Sunday, January 25, 2009

Mysterius the Unfathomable #1

"Mysterius the Magnificent"
Writer: Jeff Parker
Artist: Tom Fowler
Letterer: Saida Temofonte
Colourist: Dave McCaig
Editor: Ben Abernathy

Jeff Parker has made something of a name for himself in recent years as a writer of entertaining all-ages and vaguely retro superhero comics, such as X-Men: First Class and Agents of Atlas. With Mysterius the Unfathomable, he's trying something different: a standalone miniseries about an aging stage magician with genuine powers and Ella, the new sidekick who stumbles upon him. Through the joy of synchronicity, she ends up with little choice but to stick around as the latest "Delfi" - the name he gives to all his sidekicks.

This is a WildStorm miniseries, and it's nice to see that they still do this sort of thing.
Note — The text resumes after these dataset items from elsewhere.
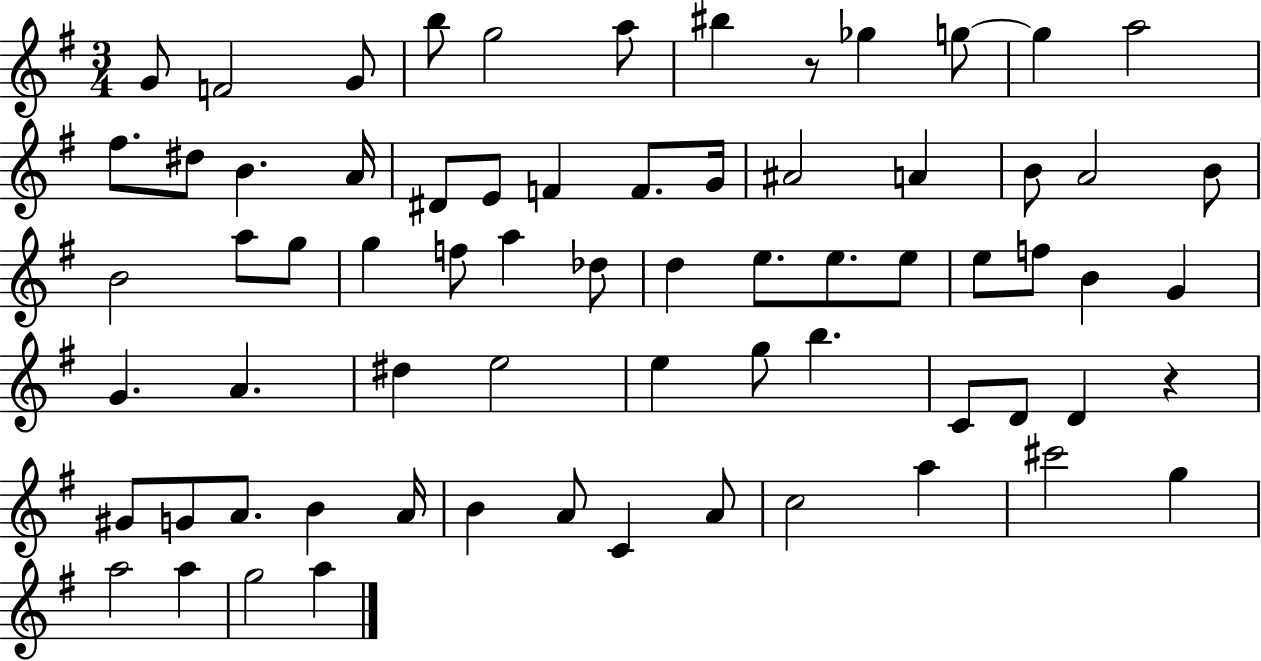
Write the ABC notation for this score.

X:1
T:Untitled
M:3/4
L:1/4
K:G
G/2 F2 G/2 b/2 g2 a/2 ^b z/2 _g g/2 g a2 ^f/2 ^d/2 B A/4 ^D/2 E/2 F F/2 G/4 ^A2 A B/2 A2 B/2 B2 a/2 g/2 g f/2 a _d/2 d e/2 e/2 e/2 e/2 f/2 B G G A ^d e2 e g/2 b C/2 D/2 D z ^G/2 G/2 A/2 B A/4 B A/2 C A/2 c2 a ^c'2 g a2 a g2 a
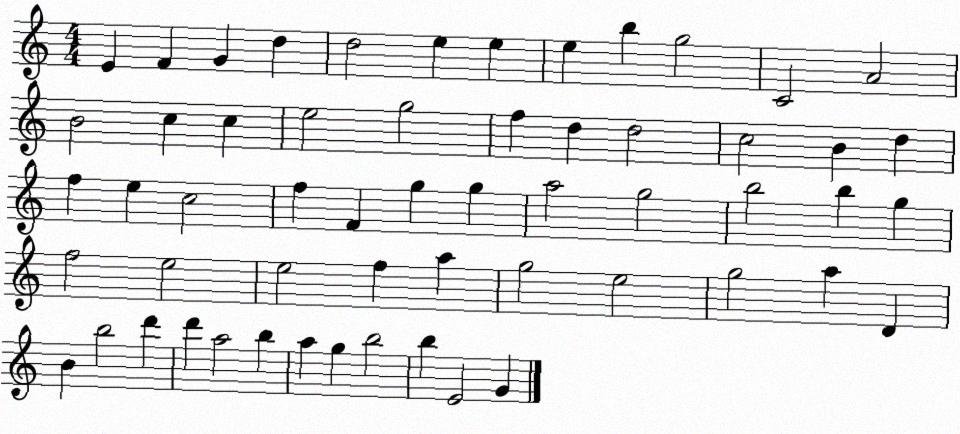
X:1
T:Untitled
M:4/4
L:1/4
K:C
E F G d d2 e e e b g2 C2 A2 B2 c c e2 g2 f d d2 c2 B d f e c2 f F g g a2 g2 b2 b g f2 e2 e2 f a g2 e2 g2 a D B b2 d' d' a2 b a g b2 b E2 G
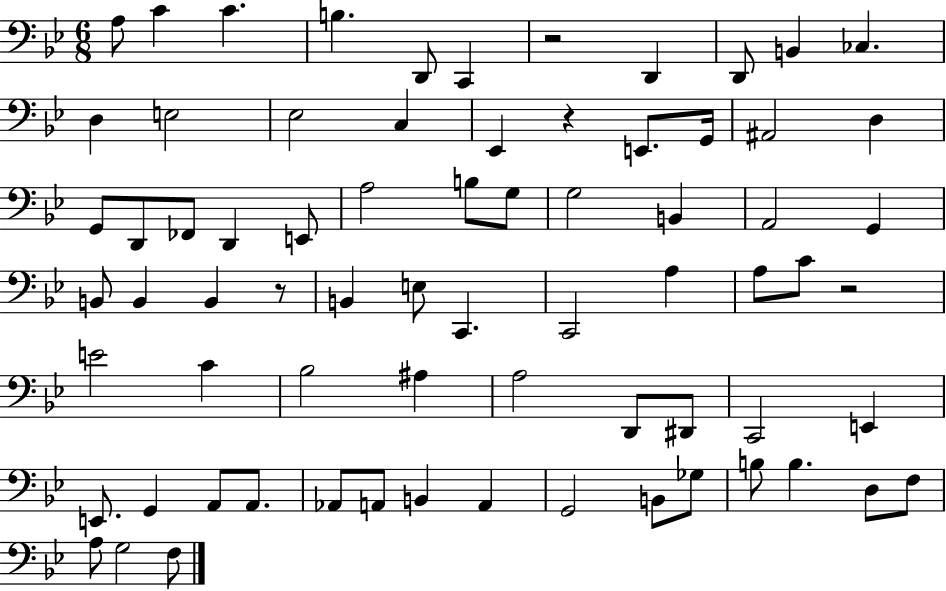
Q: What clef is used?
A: bass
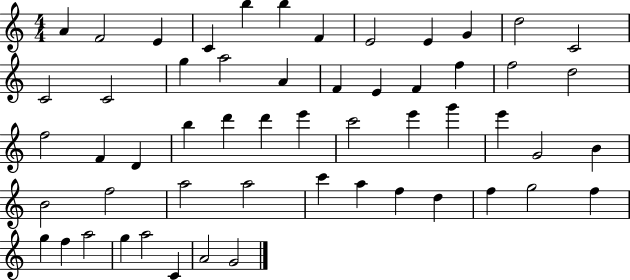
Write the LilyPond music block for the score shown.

{
  \clef treble
  \numericTimeSignature
  \time 4/4
  \key c \major
  a'4 f'2 e'4 | c'4 b''4 b''4 f'4 | e'2 e'4 g'4 | d''2 c'2 | \break c'2 c'2 | g''4 a''2 a'4 | f'4 e'4 f'4 f''4 | f''2 d''2 | \break f''2 f'4 d'4 | b''4 d'''4 d'''4 e'''4 | c'''2 e'''4 g'''4 | e'''4 g'2 b'4 | \break b'2 f''2 | a''2 a''2 | c'''4 a''4 f''4 d''4 | f''4 g''2 f''4 | \break g''4 f''4 a''2 | g''4 a''2 c'4 | a'2 g'2 | \bar "|."
}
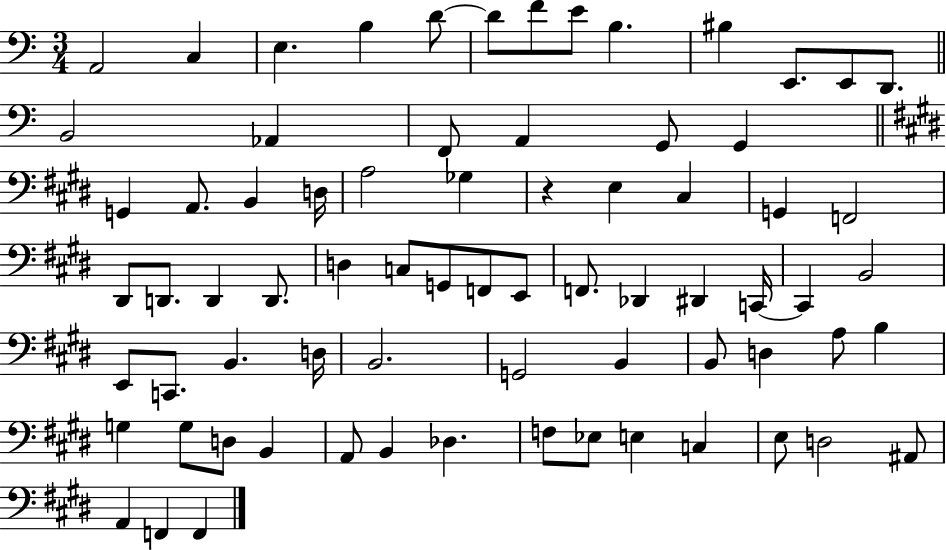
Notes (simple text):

A2/h C3/q E3/q. B3/q D4/e D4/e F4/e E4/e B3/q. BIS3/q E2/e. E2/e D2/e. B2/h Ab2/q F2/e A2/q G2/e G2/q G2/q A2/e. B2/q D3/s A3/h Gb3/q R/q E3/q C#3/q G2/q F2/h D#2/e D2/e. D2/q D2/e. D3/q C3/e G2/e F2/e E2/e F2/e. Db2/q D#2/q C2/s C2/q B2/h E2/e C2/e. B2/q. D3/s B2/h. G2/h B2/q B2/e D3/q A3/e B3/q G3/q G3/e D3/e B2/q A2/e B2/q Db3/q. F3/e Eb3/e E3/q C3/q E3/e D3/h A#2/e A2/q F2/q F2/q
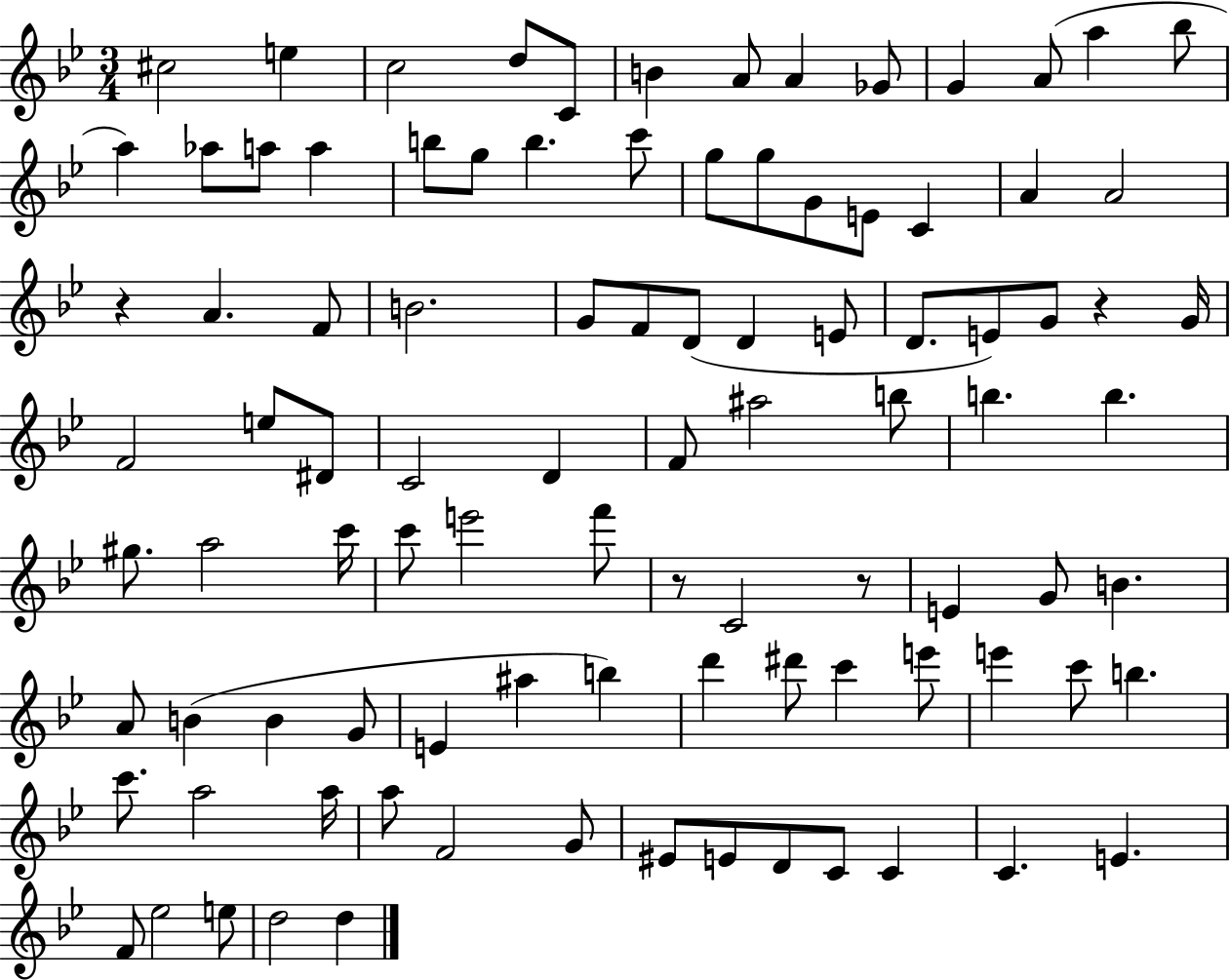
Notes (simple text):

C#5/h E5/q C5/h D5/e C4/e B4/q A4/e A4/q Gb4/e G4/q A4/e A5/q Bb5/e A5/q Ab5/e A5/e A5/q B5/e G5/e B5/q. C6/e G5/e G5/e G4/e E4/e C4/q A4/q A4/h R/q A4/q. F4/e B4/h. G4/e F4/e D4/e D4/q E4/e D4/e. E4/e G4/e R/q G4/s F4/h E5/e D#4/e C4/h D4/q F4/e A#5/h B5/e B5/q. B5/q. G#5/e. A5/h C6/s C6/e E6/h F6/e R/e C4/h R/e E4/q G4/e B4/q. A4/e B4/q B4/q G4/e E4/q A#5/q B5/q D6/q D#6/e C6/q E6/e E6/q C6/e B5/q. C6/e. A5/h A5/s A5/e F4/h G4/e EIS4/e E4/e D4/e C4/e C4/q C4/q. E4/q. F4/e Eb5/h E5/e D5/h D5/q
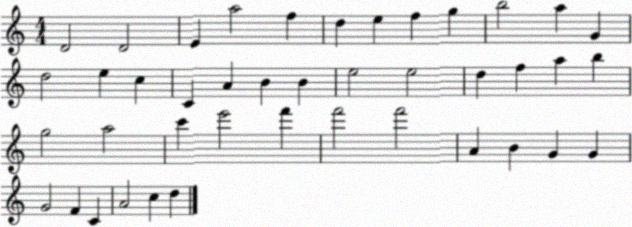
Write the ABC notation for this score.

X:1
T:Untitled
M:4/4
L:1/4
K:C
D2 D2 E a2 f d e f g b2 a G d2 e c C A B B e2 e2 d f a b g2 a2 c' e'2 f' f'2 f'2 A B G G G2 F C A2 c d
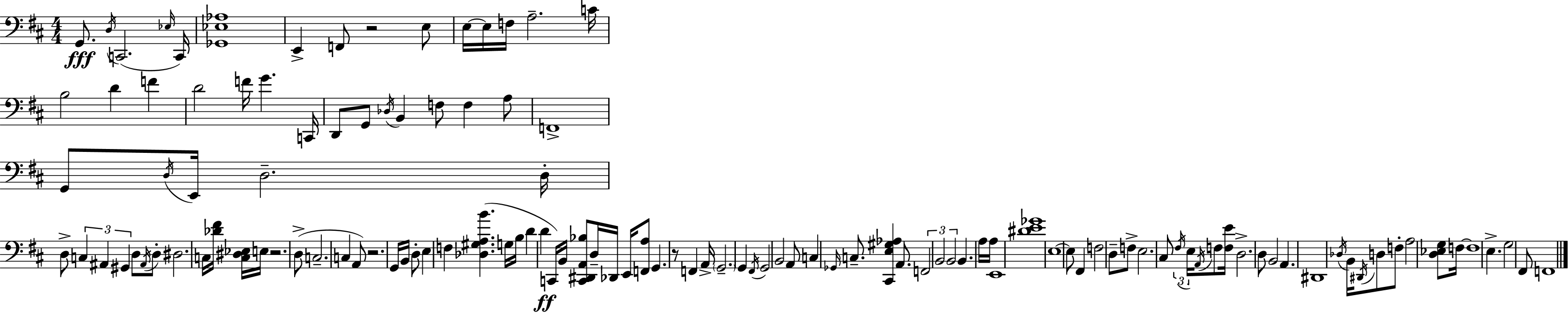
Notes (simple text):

G2/e. D3/s C2/h. Eb3/s C2/s [Gb2,Eb3,Ab3]/w E2/q F2/e R/h E3/e E3/s E3/s F3/s A3/h. C4/s B3/h D4/q F4/q D4/h F4/s G4/q. C2/s D2/e G2/e Db3/s B2/q F3/e F3/q A3/e F2/w G2/e D3/s E2/s D3/h. D3/s D3/e C3/q A#2/q G#2/q D3/e A#2/s D3/e D#3/h. C3/s [Db4,F#4]/s [C3,D#3,Eb3]/s E3/s R/h. D3/e C3/h. C3/q A2/e R/h. G2/s B2/s D3/e E3/q F3/q [Db3,G#3,A3,B4]/q. G3/s B3/s D4/q D4/q C2/s B2/s [C2,D#2,A2,Bb3]/e D3/s Db2/s E2/s [F2,A3]/e G2/q. R/e F2/q A2/s G2/h. G2/q F#2/s G2/h B2/h A2/e C3/q Gb2/s C3/e. [C#2,E3,G#3,Ab3]/q A2/e. F2/h B2/h B2/h B2/q. A3/s A3/s E2/w [D#4,E4,Gb4]/w E3/w E3/e F#2/q F3/h D3/e F3/e E3/h. C#3/e F#3/s E3/s A2/s F3/e [F3,E4]/s D3/h. D3/e B2/h A2/q. D#2/w Db3/s B2/s D#2/s D3/e F3/e A3/h [D3,Eb3,G3]/e F3/s F3/w E3/q. G3/h F#2/e F2/w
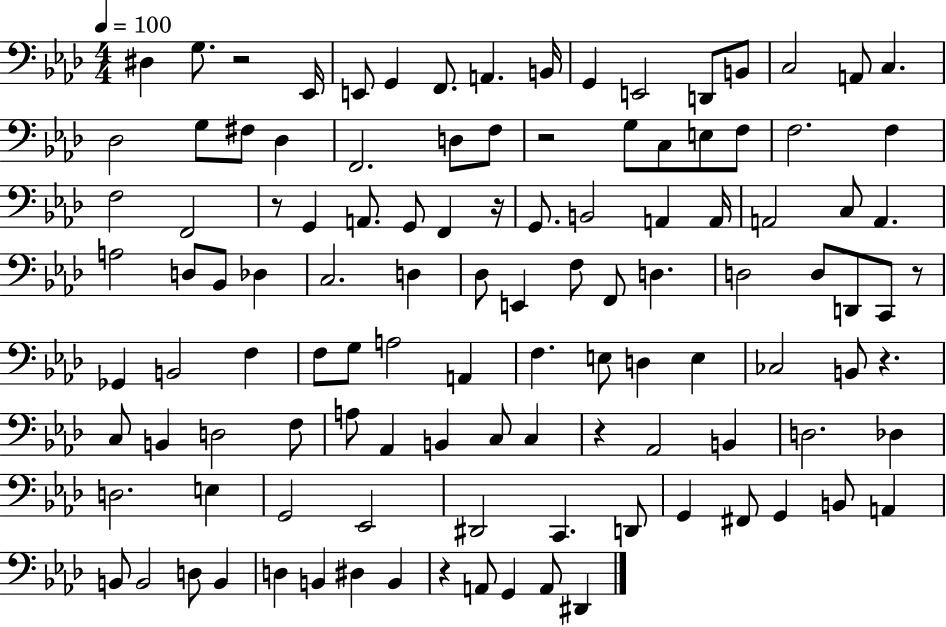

The imprint has had a rocky few years, and aside from its fading superhero universe, it seems to have become a dumping ground for video game adaptations and unused movie pitches. But it also gives DC a place to put comics that fit somewhere between the DC Universe and the Vertigo imprint. (Whether this is the best place for them is debatable. But at least it's a place.)

Mysterius himself is a vaguely obnoxious character who was apparently a fairly big deal at some point, but now makes a living doing seances and the like. He wouldn't be a particularly likeable protagonist, but he doesn't have to be, because Ella serves that role, and she's much more engaging. That leaves Mysterius free to be enigmatically annoying, a character that Parker writes rather well.

There's also an arch-sceptic character, John Darby, who's even more annoying than Mysterius himself. I was concerned for a while that the book was going to make the classic error of having sceptics who inevitably looked like idiots for denying the blindingly obvious. In fact, Parker avoids that trap: although we can tell that Mysterius has genuine magical powers, they're unreliable and unobtrusive enough that Darby is perfectly justified in saying he's seen nothing that couldn't be explained. Still, he's a one-note character, and infuriatingly smug as some professional sceptics can be, he feels excessively heavy-handed to me.

That point aside, it's a good first issue. Artist Tom Fowler makes Mysterius a suitably unheroic and self-important figure, and does very good work with the seance scenes in the afterlife, keeping the bleakness on the right side of dark comedy. And I like the presentation of magic as something that allows Mysterius to bend the rules rather than break them entirely; he's able to live a comfortable enough life in the margins, but doesn't seem to have any tremendous power over the real world. Magic is such a get-out-of-jail-free card that writers need to keep it on a leash to stop it ripping holes in the plot, and Parker judges it well here.

A strong start; I'll look forward to picking up the collection.